Part of the surviving though is that I also learned to live with “less than” in terms of emotional and physical. I learned to live with almost no physical contact or emotional connections. Joy and enjoyment of things became fleeting and I didn’t seek it out. I started to merely exist and survive in my life on an emotional level. Life is all about balances and for me to live with joy and happiness again means that I also have to open myself up to experience all the hurt and the pain. As I work to process and face the painful emotions I need to constantly remind myself that without the balance of joy, my life isn’t living… it’s surviving. And I don’t want to just survive, I want to live. Losing Willie brought to the forefront what I already lived… that life is precious and uncertain. Just getting by every day is not how I wanted to live my life and it still isn’t.

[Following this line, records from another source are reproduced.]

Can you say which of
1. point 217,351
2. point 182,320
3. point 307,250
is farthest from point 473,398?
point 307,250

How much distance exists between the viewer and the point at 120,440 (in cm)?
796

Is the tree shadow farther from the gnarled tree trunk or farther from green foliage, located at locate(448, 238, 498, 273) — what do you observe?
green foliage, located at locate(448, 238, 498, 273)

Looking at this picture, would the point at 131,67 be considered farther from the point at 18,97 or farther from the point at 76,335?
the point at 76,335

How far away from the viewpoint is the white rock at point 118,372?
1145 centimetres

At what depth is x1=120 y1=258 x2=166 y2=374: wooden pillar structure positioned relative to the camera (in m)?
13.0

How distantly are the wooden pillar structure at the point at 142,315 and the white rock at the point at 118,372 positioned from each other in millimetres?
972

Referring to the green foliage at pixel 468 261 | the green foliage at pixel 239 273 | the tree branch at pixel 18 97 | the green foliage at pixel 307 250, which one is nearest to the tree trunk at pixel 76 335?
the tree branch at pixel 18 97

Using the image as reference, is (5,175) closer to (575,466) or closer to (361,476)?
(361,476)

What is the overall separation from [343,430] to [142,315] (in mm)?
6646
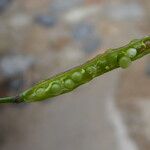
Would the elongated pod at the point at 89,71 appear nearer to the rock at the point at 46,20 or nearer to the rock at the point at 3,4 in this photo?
the rock at the point at 46,20

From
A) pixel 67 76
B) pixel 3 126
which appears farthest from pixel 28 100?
pixel 3 126

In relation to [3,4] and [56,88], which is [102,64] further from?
[3,4]

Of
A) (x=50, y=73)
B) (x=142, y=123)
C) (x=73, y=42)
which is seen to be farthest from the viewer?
(x=73, y=42)

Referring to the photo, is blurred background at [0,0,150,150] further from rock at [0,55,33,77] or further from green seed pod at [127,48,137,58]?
green seed pod at [127,48,137,58]

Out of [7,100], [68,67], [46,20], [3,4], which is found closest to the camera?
[7,100]

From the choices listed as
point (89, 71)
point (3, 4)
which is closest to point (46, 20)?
point (3, 4)

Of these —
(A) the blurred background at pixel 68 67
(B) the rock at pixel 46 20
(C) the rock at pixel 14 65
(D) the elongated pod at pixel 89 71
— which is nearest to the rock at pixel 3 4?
(A) the blurred background at pixel 68 67

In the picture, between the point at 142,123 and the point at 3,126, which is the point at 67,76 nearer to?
the point at 142,123
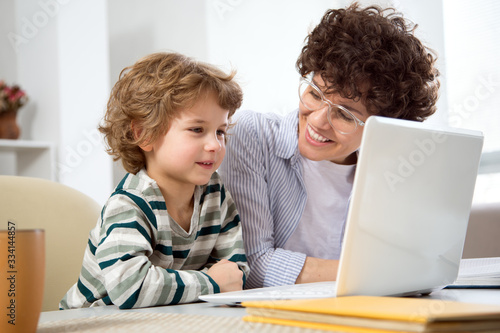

Being a suicide survivor is not what I want to be and I’m not; because to call myself that implies, for me, that I’m not really living, I’m just existing…and that’s no way to live a life.

As I make plans for the upcoming year of things I want to do and places I want to travel to (finally!) I see that a corner is turning and joy is starting to be a consideration for me in my life. The balancing will always be a struggle – I don’t believe the pain will ever diminish to the point that it’s not there every day – but I do believe that I have to be the one to make a conscious choice to keep that balance in check. A work in progress, but at least in the right direction.